Andre Lotterer: Ich bin ein bisschen aufgewacht. Letztes Jahr habe ich mich erst einmal in der Forme E integriert, während Jev am Höhepunkt war. Für mich war das nicht immer einfach, aber ich dachte: 'Okay, ich bleibe cool und versuche zu lernen'. Aber jetzt merke ich ja, dass ich vorne dabei sein kann. Das ist natürlich sehr motivierend und ich kämpfe wie alle anderen auch.

Wie ist es jetzt um deine Freundschaft mit Vergne bestellt?
Andre Lotterer: Wir sind Kumpels und respektieren uns auch. Abseits der Strecke sind wir Freunde. Und wenn es auf der Rennstrecke zwischen uns mal ordentlich hergehen sollte, dann wird sich das Team schon melden...

Durch die beiden Podestplätze in Rom und Paris führst du weiter die spezielle Wertung der fünf Europa-Rennen an. Wie wichtig ist es dir, Führender in der 'voestalpine European Races' zu sein?
Andre Lotterer: Es ist ein tolles Gefühl, diese Wertung anzuführen. Nach meinem zweiten Podestplatz in Paris durfte ich die einzigartige Trophäe schon kurz in den Händen halten und freue mich, als Führender zu meinem Heimrennen in Berlin zu reisen. Mein Ziel ist es jetzt, auch beim Finale in Bern ganz oben zu stehen und der erste Gesamtsieger in der Geschichte der 'voestalpine European Races' zu sein.

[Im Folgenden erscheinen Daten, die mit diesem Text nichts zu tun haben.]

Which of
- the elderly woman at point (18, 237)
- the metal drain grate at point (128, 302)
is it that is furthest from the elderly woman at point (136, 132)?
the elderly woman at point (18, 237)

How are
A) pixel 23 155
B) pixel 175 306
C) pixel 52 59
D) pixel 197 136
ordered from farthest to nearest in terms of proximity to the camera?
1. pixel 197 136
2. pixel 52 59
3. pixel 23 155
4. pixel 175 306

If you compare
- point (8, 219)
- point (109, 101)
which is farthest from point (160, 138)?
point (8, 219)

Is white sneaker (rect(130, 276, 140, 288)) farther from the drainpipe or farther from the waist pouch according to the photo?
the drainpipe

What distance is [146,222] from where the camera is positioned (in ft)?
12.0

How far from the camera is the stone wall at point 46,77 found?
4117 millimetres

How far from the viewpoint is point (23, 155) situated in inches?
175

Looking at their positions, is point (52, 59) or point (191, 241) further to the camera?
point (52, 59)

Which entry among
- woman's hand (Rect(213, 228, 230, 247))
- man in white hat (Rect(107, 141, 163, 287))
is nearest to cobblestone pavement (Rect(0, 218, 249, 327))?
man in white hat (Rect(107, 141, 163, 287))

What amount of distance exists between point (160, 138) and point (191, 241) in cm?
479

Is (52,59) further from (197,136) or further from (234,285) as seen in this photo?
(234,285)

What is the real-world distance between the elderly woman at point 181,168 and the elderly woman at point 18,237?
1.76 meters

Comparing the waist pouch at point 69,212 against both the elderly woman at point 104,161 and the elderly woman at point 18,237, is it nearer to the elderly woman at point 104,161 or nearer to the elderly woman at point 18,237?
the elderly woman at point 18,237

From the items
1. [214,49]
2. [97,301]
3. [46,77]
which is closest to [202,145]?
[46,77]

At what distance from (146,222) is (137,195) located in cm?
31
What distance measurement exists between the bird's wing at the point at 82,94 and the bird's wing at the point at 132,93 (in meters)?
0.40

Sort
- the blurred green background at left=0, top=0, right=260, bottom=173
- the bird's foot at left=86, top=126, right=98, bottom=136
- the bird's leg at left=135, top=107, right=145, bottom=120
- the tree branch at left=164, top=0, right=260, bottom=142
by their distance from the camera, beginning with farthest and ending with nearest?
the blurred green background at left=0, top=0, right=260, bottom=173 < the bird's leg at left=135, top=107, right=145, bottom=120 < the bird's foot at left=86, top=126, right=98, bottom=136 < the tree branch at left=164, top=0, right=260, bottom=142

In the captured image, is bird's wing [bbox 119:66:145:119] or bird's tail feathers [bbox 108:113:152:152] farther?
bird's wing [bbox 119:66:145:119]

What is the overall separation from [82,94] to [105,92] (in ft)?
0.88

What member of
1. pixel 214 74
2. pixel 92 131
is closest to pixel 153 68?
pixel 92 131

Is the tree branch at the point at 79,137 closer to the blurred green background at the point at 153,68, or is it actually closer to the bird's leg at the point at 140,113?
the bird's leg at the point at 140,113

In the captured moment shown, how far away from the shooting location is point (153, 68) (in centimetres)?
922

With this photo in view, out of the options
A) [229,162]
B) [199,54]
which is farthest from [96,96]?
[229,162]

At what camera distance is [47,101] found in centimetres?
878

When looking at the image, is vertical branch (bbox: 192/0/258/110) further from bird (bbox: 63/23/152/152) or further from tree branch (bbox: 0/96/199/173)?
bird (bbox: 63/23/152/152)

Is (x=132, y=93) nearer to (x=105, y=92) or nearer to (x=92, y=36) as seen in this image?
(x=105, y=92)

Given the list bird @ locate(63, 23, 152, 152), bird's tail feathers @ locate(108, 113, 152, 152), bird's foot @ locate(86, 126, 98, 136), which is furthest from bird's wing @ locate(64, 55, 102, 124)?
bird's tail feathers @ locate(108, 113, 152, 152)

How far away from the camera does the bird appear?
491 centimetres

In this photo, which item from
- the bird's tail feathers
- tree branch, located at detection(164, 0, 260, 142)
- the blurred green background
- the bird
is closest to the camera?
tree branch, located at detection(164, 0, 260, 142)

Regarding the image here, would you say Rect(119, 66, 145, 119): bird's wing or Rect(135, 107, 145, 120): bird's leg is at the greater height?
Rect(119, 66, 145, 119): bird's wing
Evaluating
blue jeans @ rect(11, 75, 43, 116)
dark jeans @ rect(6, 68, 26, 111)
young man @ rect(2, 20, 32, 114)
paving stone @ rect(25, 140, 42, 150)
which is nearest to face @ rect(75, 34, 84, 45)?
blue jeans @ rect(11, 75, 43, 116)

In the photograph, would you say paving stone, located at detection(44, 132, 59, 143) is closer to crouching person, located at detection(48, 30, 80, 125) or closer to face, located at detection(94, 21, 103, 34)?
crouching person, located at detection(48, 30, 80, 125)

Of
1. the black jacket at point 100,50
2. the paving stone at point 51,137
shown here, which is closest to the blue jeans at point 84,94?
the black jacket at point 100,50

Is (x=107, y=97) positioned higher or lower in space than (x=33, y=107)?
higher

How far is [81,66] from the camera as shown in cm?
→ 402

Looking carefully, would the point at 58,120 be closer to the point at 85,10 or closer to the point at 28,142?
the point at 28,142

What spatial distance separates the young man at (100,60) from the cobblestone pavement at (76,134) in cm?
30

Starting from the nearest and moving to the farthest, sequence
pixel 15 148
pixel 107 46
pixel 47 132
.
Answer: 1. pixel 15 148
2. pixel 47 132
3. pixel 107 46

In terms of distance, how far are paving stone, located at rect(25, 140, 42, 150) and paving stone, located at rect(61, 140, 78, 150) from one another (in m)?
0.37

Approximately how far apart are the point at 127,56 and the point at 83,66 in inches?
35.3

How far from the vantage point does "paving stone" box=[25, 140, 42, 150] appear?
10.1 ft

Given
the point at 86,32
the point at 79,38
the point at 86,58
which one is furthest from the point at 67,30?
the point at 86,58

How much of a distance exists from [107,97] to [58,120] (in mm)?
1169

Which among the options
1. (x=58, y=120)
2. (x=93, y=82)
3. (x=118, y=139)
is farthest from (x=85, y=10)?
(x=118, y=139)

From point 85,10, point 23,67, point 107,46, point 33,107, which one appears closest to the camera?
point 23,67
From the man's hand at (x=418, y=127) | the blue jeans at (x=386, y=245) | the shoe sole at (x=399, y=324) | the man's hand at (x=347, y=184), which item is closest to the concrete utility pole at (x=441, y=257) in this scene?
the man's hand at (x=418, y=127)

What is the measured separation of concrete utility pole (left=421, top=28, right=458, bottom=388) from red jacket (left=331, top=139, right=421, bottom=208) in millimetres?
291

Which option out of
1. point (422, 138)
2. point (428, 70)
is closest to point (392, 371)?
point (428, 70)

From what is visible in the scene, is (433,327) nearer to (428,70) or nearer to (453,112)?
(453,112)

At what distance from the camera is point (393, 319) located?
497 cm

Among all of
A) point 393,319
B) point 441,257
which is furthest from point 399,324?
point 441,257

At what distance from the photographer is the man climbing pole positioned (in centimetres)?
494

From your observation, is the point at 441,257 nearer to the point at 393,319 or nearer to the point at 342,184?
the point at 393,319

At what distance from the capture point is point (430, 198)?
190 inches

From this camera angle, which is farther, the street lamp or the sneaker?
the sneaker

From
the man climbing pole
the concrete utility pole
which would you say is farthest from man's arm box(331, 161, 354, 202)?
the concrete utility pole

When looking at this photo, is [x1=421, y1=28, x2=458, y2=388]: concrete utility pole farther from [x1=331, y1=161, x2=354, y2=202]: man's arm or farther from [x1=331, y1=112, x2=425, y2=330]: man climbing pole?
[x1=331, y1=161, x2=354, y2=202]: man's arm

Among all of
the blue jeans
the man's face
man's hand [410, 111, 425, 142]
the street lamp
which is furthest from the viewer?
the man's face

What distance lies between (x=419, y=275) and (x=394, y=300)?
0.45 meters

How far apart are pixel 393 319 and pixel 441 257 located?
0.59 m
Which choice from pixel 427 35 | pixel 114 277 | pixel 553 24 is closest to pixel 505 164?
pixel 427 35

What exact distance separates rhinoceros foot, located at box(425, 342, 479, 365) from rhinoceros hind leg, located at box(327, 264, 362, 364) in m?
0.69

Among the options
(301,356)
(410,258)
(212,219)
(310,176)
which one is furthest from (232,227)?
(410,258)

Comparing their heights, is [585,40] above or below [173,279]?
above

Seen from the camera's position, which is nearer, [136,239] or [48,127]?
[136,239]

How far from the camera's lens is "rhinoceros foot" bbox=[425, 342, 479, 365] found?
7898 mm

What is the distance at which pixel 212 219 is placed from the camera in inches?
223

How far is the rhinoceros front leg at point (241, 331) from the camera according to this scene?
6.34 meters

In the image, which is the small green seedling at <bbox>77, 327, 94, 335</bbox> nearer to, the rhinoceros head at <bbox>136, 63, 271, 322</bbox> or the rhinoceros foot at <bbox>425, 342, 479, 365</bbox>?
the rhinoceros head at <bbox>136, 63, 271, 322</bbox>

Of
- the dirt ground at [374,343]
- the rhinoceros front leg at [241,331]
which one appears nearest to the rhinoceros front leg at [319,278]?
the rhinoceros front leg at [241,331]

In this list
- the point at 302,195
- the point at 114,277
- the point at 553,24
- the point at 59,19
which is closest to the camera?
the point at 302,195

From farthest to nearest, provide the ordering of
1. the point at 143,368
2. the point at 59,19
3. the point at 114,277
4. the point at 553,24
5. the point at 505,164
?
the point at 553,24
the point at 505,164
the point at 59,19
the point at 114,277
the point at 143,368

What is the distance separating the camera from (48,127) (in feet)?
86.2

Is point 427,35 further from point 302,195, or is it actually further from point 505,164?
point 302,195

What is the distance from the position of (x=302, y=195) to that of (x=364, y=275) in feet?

Andre Lotterer mit der voestalpine European Races Trophäe im speziellen 3D-Druck, Foto: LAT Images
Andre Lotterer mit der voestalpine European Races Trophäe im speziellen 3D-Druck, Foto: LAT Images

Warum geht es in der Formel E zwischen den einzelnen Teams so eng zu?
Andre Lotterer: Alle Teams haben dazugelernt im Vergleich zu den ersten Jahren, als nur drei oder vier Teams gecheckt haben, wie man das meiste Potenzial herausholen kann. Die Motor-Effizienz hält sich bei allen Herstellern in einem ähnlichen Raum. Das Quali-Format in dieser Saison kann man so oder so sehen. Zumindest startet man in der selben Gruppe mit den Leuten, mit denen man um die Meisterschaft kämpft. Das Format im vergangenen Jahr (Auslosung der Qualifying-Gruppen; d.Red.) war mehr Glückssache. Jetzt ist es schon irgendwie fair, wenn man mit den direkten Gegnern in einem Boot sitzt. Außerdem sind hier nur gute Fahrer, keiner kann sich extrem herauskristallisieren.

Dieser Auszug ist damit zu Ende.